President of the Pleasant Prairie Board of Trustees
- Incumbent
- Assumed office 1995

Member of the Pleasant Prairie Board of Trustees
- Incumbent
- Assumed office 1989

Member of the Pleasant Prairie Town Board
- In office 1985–1989

Personal details
- Born: John Peter Steinbrink April 17, 1949 (age 77) Kenosha, Wisconsin, U.S.
- Party: Democratic
- Spouse: Roberta
- Children: 3
- Profession: grain farmer, former dairy farmer

= John Steinbrink =

American politician

John Peter Steinbrink Sr. (born April 17, 1949) is an American politician and was a Democratic Party member of the Wisconsin State Assembly, representing the southeastern part of Kenosha County for eight terms, from 1997 until 2013. He has been President of the Pleasant Prairie Village Board since 1995.

==Biography==
Born in Kenosha, Wisconsin, Steinbrink graduated from George Nelson Tremper High School. He then went to Carthage College and University of Wisconsin–Madison Farm and Industry short course. He was a dairy and grain farmer. He has served continuously on the Pleasant Prairie, Wisconsin board since 1985, bridging the 1989 transition from Town to Village.
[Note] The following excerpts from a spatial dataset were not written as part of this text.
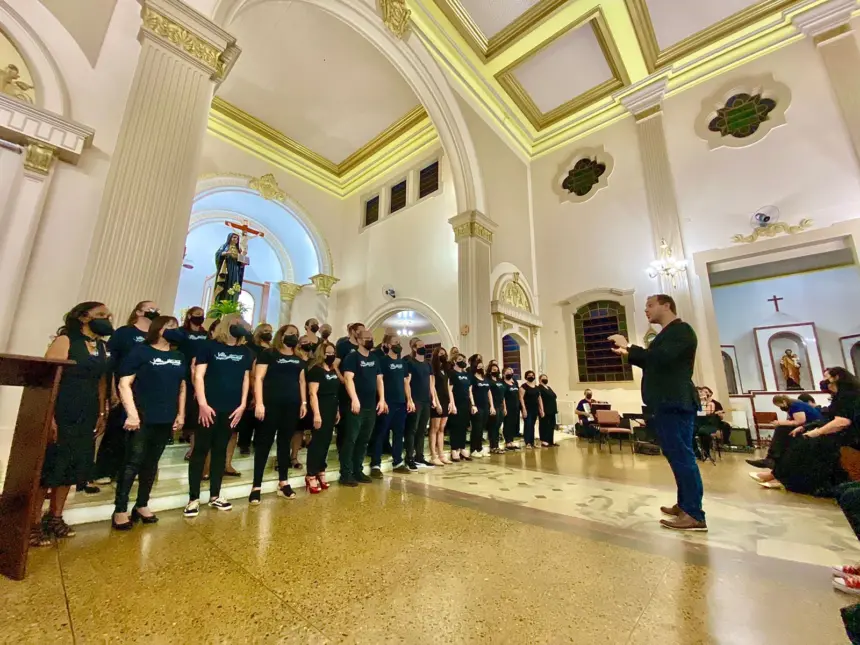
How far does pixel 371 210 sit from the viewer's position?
38.7 ft

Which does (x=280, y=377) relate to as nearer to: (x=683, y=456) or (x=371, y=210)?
(x=683, y=456)

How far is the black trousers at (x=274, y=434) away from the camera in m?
2.77

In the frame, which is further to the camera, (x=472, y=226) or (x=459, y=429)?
(x=472, y=226)

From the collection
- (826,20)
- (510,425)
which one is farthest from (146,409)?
(826,20)

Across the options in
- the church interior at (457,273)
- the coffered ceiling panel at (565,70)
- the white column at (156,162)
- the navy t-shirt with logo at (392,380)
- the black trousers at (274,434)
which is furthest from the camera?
the coffered ceiling panel at (565,70)

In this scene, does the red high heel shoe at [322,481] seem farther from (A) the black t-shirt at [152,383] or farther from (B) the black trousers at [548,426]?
(B) the black trousers at [548,426]

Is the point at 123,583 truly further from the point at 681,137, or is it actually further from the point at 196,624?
the point at 681,137

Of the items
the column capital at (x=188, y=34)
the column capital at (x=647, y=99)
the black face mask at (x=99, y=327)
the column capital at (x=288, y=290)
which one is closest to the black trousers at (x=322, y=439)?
the black face mask at (x=99, y=327)

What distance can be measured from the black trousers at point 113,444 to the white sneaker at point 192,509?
1.71 feet

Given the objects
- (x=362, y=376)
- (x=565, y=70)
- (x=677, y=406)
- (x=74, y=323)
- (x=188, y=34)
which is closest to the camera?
(x=74, y=323)

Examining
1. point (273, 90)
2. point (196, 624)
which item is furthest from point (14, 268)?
point (273, 90)

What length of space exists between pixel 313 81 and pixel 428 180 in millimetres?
3695

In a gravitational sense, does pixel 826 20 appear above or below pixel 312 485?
above

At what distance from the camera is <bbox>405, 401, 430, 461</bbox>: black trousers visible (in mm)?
4148
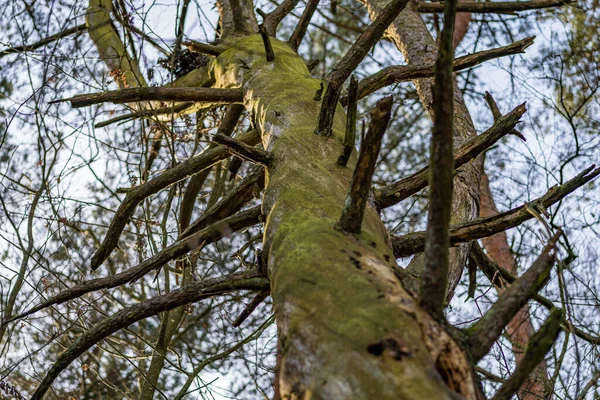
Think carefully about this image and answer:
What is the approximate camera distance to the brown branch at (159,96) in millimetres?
2521

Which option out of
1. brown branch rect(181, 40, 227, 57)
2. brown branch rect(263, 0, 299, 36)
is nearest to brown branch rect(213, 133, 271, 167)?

He was elected to the Assembly in the 65th Assembly District in 1996, defeating popular Republican Jeff Toboyek from the City of Kenosha. He was re-elected seven times in the 65th District.

However, in 2011 the new Republican majority used their power to redraw the state's legislative maps, and Steinbrink was one of eleven Democrats who were drawn out of their old districts entirely. Pleasant Prairie was separated from neighboring Kenosha and gerrymandered into a district with distant rural communities of western Kenosha County. Steinbrink was forced to run against incumbent Republican Samantha Kerkman in the 61st District and lost by ten points.